[begin Material provided]

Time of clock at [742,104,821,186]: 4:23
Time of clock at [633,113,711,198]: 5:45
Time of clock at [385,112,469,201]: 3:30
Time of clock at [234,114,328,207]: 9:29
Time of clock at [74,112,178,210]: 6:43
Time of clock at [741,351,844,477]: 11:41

[end Material provided]
[begin Material provided]

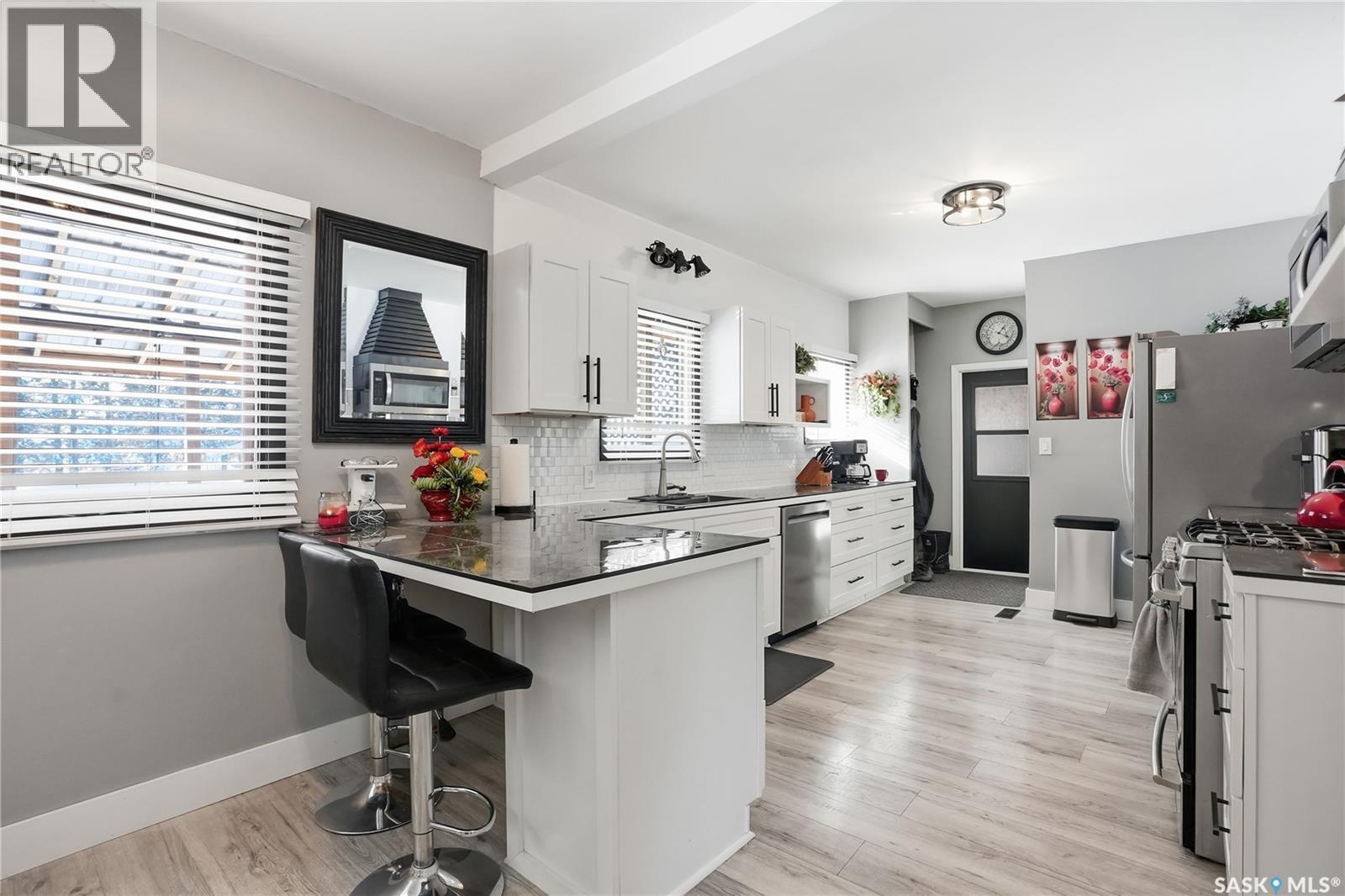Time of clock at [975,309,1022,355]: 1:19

[end Material provided]

• Work to be completed
Copy out the records from the line containing "Time of clock at [385,112,469,201]: 3:30" through the line containing "Time of clock at [741,351,844,477]: 11:41", keeping both of those lines and everything between them unchanged.

• Written answer
Time of clock at [385,112,469,201]: 3:30
Time of clock at [234,114,328,207]: 9:29
Time of clock at [74,112,178,210]: 6:43
Time of clock at [741,351,844,477]: 11:41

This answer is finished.